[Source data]
◇ ◇ ◇ ◇ ◇

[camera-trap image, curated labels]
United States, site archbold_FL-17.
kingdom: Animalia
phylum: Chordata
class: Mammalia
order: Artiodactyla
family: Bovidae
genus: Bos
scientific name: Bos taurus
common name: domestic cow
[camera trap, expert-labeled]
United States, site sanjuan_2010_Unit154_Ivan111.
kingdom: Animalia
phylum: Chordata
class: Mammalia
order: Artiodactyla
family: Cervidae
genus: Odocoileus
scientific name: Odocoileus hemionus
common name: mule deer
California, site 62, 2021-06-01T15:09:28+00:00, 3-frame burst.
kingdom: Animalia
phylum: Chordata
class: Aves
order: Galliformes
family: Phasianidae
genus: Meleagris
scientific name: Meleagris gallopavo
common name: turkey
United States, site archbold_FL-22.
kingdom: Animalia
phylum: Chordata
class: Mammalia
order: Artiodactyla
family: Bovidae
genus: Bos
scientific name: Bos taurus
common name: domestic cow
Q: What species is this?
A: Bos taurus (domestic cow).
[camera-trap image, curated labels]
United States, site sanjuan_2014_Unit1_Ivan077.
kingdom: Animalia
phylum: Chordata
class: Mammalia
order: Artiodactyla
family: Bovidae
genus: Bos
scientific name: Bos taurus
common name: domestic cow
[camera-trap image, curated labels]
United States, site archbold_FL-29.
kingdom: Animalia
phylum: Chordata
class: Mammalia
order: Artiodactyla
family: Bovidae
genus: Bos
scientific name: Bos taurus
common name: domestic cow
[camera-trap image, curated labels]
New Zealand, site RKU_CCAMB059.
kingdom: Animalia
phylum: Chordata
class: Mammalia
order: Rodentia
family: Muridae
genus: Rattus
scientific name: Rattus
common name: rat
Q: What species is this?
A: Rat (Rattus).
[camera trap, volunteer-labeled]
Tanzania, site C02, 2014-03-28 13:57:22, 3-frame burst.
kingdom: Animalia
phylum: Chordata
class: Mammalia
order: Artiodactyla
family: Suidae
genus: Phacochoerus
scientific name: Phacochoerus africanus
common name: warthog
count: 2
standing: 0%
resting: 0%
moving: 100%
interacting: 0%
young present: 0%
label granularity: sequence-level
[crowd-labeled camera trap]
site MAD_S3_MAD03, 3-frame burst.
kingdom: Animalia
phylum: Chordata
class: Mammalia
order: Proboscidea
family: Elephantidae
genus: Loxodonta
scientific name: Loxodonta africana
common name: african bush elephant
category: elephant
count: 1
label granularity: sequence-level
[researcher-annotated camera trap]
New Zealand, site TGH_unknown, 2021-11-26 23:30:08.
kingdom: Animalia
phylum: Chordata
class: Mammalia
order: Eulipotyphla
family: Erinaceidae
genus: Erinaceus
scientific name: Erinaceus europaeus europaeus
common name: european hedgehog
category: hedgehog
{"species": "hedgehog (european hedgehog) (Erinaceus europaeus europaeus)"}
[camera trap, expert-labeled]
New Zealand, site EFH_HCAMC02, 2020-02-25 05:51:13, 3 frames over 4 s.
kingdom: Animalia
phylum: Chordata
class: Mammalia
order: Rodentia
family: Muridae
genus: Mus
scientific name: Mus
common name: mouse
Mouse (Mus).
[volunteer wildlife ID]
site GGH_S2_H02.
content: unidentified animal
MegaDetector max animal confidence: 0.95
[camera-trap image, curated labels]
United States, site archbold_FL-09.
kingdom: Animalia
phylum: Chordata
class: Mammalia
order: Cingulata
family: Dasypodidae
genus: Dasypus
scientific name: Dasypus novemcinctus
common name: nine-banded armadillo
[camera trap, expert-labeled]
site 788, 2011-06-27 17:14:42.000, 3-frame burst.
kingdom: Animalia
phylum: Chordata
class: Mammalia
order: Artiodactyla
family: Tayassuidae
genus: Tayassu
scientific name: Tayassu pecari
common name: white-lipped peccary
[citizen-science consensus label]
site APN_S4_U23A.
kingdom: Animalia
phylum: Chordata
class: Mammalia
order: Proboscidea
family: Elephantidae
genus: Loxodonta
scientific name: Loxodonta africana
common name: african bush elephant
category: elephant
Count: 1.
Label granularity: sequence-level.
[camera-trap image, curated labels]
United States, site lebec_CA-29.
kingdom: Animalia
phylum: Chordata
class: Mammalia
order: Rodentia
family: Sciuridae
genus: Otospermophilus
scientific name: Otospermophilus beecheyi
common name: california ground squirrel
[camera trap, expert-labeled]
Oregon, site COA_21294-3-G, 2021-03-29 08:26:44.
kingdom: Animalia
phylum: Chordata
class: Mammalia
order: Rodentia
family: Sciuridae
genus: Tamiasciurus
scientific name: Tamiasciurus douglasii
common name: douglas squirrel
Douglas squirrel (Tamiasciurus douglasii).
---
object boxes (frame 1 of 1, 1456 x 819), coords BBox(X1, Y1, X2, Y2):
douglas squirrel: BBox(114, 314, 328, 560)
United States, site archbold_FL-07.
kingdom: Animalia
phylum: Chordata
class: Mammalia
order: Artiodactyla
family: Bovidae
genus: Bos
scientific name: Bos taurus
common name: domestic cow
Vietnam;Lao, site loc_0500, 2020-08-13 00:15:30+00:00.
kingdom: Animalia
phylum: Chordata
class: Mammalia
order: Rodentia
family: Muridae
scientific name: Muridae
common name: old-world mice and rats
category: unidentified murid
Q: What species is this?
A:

◇ ◇ ◇ ◇ ◇

ABOUT THIS TASK: Show each line of the data that contains the string "category".

TASK SOLUTION:
category: elephant
category: hedgehog
category: elephant
category: unidentified murid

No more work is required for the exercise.